> [Objective]:
Count the lines in the records below that contain the string "instances" and reply with only that number.

Collected data:

________________________

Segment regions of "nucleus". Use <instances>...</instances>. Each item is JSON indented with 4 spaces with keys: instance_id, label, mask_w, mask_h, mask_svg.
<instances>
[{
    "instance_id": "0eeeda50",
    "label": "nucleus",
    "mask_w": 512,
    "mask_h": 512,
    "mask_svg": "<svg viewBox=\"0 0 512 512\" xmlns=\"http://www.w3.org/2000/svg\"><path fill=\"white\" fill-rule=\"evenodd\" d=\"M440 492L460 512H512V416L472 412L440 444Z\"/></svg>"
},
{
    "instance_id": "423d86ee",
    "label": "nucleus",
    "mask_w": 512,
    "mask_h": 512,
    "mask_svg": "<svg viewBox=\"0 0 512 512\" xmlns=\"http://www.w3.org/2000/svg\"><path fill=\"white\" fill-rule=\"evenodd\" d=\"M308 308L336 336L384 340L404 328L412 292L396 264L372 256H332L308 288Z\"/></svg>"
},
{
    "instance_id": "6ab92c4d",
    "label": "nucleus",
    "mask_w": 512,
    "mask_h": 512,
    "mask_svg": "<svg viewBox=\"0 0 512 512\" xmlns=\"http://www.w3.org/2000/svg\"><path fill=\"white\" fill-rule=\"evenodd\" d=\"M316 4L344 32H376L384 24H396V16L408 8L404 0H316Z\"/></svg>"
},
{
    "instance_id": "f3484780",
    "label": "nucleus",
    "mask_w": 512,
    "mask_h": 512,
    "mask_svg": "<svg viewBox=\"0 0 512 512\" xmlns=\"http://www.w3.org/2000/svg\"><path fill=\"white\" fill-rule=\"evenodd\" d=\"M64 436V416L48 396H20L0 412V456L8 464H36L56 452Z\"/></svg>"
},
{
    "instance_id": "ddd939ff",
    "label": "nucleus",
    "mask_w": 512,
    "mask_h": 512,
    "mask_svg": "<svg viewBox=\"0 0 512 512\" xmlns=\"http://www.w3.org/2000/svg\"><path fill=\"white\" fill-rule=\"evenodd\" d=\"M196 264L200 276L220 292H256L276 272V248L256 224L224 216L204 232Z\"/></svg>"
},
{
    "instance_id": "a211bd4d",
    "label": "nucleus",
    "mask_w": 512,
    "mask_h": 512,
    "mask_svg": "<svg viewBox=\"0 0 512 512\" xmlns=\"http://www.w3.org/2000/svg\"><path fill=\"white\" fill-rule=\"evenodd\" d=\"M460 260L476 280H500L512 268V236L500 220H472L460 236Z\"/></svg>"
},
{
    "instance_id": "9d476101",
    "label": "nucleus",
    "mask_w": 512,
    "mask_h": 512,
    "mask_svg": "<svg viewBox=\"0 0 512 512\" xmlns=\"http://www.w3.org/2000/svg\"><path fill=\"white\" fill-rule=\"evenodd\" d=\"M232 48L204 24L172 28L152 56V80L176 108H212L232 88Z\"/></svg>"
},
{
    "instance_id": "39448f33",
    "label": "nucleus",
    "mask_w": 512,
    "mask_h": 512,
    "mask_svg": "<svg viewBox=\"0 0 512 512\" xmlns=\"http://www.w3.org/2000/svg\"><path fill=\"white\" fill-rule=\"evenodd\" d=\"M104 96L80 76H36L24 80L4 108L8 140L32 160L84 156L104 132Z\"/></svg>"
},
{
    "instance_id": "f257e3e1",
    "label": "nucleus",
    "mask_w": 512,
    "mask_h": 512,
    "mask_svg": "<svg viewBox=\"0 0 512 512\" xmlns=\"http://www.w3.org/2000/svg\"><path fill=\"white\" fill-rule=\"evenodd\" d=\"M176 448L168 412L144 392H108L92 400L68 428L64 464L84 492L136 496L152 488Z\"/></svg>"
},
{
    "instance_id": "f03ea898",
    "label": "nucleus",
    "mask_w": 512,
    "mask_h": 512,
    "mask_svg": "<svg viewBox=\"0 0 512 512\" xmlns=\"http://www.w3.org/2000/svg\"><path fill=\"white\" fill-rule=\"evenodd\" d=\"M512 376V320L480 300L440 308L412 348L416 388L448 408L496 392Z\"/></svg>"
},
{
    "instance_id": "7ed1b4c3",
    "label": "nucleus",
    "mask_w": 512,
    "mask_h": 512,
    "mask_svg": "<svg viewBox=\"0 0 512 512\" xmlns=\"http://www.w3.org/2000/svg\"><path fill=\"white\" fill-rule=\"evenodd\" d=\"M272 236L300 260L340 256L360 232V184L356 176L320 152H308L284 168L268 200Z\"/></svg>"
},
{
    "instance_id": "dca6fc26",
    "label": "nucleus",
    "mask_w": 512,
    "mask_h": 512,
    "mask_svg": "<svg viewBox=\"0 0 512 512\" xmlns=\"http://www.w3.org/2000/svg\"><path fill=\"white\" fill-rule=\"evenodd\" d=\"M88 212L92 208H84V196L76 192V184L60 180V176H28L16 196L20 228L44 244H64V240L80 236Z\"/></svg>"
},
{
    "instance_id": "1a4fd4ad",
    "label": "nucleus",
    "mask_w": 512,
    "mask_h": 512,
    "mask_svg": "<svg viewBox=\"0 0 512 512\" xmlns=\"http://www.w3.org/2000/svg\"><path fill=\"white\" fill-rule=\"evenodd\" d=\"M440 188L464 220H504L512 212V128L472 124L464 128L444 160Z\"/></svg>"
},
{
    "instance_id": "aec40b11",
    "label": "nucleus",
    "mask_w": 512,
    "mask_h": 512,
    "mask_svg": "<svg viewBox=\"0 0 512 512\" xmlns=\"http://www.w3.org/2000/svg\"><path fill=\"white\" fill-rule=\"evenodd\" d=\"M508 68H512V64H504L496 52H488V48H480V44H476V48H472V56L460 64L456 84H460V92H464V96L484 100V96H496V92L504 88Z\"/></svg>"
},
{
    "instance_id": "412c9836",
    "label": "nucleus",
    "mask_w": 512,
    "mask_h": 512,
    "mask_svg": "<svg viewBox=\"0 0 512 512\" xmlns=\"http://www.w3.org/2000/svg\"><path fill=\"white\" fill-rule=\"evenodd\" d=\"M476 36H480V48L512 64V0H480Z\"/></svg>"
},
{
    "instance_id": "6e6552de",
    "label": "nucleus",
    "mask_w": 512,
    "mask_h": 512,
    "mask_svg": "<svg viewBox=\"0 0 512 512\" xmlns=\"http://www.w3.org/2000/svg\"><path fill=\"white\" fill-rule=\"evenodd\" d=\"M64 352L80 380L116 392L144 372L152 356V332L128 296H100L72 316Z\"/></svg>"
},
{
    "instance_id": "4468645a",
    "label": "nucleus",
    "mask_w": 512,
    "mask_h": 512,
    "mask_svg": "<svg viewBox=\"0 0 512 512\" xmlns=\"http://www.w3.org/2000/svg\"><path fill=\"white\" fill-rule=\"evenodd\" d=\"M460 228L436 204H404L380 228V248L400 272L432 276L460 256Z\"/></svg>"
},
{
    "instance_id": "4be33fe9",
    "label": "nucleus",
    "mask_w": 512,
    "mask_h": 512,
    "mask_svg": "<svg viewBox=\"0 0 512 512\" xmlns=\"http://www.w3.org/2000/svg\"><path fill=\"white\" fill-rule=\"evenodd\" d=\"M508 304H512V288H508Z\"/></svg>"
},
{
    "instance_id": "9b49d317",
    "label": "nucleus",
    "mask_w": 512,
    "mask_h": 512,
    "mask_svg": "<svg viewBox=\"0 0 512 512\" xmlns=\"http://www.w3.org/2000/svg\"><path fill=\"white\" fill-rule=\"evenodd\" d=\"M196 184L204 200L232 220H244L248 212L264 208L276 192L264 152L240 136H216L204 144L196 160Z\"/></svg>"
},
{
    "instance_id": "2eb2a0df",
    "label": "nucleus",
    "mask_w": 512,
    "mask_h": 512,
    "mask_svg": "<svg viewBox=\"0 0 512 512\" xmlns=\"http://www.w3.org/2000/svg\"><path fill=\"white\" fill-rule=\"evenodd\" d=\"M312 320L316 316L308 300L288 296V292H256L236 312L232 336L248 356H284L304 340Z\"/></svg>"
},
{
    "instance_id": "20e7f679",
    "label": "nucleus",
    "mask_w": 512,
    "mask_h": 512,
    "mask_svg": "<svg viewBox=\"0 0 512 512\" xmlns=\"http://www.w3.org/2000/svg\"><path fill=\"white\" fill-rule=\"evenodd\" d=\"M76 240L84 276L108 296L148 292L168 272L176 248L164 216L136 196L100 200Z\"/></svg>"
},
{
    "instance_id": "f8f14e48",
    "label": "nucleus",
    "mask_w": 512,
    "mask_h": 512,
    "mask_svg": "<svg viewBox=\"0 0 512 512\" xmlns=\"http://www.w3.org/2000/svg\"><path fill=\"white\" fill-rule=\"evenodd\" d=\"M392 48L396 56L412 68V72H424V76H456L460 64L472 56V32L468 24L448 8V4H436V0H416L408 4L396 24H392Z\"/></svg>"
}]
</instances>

________________________

> [Exercise output]:
3